▸ **Exercise**
Locate the line with "In this photograph, which is (x=111, y=229)" in the material. Copy that line and each one after it, through the last, exactly and with nothing else.
=====
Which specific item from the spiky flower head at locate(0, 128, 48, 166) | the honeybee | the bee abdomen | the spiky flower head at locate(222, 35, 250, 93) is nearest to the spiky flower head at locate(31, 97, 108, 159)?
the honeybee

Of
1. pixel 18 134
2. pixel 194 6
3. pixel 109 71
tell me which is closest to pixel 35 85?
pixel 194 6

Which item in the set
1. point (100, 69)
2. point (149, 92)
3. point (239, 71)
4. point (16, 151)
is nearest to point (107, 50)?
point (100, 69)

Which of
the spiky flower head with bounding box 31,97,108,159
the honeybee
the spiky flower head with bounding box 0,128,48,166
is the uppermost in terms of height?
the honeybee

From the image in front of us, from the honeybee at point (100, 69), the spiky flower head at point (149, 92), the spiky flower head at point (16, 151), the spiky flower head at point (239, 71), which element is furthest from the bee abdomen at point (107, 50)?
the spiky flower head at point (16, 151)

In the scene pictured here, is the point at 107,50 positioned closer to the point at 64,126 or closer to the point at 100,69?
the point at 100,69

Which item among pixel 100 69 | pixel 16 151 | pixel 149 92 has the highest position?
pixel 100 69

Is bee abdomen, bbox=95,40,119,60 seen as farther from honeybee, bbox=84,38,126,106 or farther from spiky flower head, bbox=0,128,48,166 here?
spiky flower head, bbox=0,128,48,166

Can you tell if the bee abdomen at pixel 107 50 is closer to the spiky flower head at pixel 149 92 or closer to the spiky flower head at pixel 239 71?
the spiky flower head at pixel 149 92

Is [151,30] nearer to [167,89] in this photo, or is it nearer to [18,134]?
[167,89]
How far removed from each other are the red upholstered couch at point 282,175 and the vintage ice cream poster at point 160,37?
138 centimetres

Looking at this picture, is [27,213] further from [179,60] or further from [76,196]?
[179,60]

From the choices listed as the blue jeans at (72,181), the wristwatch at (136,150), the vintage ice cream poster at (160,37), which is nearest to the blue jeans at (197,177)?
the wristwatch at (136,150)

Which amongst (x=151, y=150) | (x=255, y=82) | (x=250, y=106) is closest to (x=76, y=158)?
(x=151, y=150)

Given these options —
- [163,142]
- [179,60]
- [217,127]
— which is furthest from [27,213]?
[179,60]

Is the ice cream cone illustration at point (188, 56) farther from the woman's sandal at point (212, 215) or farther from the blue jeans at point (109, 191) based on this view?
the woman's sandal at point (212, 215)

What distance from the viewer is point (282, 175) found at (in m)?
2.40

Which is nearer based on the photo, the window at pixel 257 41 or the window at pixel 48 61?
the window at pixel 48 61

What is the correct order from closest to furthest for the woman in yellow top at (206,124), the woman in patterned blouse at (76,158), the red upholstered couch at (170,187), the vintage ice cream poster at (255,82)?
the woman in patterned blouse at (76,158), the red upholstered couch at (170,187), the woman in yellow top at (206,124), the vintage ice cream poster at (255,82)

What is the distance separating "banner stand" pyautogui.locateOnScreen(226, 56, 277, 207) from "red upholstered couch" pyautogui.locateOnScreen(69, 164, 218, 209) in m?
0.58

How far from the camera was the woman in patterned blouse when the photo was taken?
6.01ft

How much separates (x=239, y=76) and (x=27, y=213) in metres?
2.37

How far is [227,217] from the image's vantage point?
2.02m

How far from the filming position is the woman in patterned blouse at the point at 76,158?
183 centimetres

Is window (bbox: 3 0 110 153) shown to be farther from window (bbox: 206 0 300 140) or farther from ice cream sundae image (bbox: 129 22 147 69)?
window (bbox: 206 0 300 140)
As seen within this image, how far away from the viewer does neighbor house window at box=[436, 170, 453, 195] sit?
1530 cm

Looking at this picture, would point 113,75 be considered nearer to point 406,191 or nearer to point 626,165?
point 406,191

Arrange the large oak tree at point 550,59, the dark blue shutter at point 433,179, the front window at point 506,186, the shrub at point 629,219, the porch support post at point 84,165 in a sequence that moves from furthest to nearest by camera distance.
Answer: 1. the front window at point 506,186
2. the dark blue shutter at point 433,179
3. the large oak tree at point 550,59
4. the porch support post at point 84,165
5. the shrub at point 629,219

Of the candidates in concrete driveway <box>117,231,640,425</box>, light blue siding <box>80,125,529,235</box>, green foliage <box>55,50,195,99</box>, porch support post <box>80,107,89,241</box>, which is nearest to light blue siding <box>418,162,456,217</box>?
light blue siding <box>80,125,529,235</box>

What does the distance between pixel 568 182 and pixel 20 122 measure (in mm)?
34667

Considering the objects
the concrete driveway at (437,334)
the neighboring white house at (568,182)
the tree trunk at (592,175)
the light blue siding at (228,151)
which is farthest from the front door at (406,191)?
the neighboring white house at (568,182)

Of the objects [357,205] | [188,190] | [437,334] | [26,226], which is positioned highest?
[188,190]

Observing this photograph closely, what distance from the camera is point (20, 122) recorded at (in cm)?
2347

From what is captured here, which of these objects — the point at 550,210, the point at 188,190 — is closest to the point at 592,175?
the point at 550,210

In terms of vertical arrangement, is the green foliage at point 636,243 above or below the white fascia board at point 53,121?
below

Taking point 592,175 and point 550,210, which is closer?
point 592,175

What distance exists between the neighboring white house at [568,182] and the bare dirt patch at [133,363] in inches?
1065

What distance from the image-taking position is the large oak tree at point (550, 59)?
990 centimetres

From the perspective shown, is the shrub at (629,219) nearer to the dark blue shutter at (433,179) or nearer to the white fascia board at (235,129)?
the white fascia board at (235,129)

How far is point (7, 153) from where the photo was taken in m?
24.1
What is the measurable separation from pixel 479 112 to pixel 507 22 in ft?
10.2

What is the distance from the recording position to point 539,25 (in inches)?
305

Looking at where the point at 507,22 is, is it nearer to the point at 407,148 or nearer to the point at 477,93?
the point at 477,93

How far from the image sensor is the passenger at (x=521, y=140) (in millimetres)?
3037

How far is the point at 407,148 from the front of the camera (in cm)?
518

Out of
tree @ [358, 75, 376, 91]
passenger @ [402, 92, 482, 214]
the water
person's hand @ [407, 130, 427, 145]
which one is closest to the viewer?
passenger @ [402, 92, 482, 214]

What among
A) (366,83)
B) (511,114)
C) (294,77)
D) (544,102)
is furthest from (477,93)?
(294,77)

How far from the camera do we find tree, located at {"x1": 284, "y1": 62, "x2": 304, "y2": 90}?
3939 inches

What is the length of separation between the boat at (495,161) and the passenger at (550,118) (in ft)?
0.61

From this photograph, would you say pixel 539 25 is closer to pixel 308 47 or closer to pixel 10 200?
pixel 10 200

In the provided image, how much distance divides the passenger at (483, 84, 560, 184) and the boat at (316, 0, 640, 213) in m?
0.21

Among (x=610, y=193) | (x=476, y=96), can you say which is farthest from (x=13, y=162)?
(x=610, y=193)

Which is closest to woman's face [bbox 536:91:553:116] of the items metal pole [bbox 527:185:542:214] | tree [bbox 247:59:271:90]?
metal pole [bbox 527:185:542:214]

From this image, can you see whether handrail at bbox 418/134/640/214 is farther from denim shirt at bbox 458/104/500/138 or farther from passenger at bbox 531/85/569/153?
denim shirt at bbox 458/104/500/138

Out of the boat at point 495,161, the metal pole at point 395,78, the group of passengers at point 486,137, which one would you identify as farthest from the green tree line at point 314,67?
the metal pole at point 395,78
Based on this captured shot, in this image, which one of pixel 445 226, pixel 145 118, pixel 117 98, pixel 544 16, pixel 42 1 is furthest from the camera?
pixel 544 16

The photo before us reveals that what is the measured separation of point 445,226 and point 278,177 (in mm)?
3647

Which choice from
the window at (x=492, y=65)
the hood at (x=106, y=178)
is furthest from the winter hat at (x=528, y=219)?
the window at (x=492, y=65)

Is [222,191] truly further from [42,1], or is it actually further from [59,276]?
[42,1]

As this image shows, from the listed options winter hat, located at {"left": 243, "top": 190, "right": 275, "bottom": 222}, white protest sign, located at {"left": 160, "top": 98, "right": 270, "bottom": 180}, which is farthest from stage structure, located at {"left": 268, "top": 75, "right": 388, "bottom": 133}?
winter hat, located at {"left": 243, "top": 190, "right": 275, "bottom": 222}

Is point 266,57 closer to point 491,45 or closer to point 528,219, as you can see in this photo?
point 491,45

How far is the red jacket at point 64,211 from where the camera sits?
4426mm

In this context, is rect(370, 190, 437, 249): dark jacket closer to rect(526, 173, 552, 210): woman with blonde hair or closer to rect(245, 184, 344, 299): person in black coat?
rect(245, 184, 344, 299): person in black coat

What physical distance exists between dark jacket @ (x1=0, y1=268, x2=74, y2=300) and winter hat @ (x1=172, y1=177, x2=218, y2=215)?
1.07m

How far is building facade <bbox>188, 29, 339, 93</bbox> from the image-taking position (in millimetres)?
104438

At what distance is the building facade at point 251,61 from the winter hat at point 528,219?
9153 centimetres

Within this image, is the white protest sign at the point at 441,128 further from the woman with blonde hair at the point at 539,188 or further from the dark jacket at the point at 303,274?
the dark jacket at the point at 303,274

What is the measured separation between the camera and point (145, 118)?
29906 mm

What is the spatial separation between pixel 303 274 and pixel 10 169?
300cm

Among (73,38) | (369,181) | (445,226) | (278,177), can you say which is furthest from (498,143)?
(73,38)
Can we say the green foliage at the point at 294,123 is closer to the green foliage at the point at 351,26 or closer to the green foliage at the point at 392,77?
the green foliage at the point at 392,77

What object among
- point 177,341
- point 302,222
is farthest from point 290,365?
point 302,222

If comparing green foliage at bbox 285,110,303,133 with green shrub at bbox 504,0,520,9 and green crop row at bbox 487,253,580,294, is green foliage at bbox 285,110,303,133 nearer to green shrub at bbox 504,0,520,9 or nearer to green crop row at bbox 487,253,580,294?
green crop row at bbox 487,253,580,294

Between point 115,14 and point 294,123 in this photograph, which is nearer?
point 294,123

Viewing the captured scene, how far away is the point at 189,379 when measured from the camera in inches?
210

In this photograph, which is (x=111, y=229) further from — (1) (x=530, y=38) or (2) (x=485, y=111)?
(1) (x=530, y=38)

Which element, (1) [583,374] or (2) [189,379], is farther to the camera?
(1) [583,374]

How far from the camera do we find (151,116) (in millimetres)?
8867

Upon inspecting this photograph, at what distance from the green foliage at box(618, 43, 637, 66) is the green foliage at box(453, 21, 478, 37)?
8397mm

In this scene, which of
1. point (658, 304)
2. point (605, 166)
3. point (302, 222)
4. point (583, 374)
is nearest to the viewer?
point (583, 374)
=====
▸ **The reply**
In this photograph, which is (x=111, y=229) further from — (1) (x=530, y=38) or (2) (x=485, y=111)?
(1) (x=530, y=38)

Which element, (1) [583,374] or (2) [189,379], is farther to the camera?
(1) [583,374]

How far from the camera do we find (151,116) (in millimetres)?
8867

Upon inspecting this photograph, at what distance from the green foliage at box(618, 43, 637, 66) is the green foliage at box(453, 21, 478, 37)?
8397mm

In this scene, which of
1. point (658, 304)
2. point (605, 166)
3. point (302, 222)
4. point (583, 374)
is nearest to the viewer?
point (583, 374)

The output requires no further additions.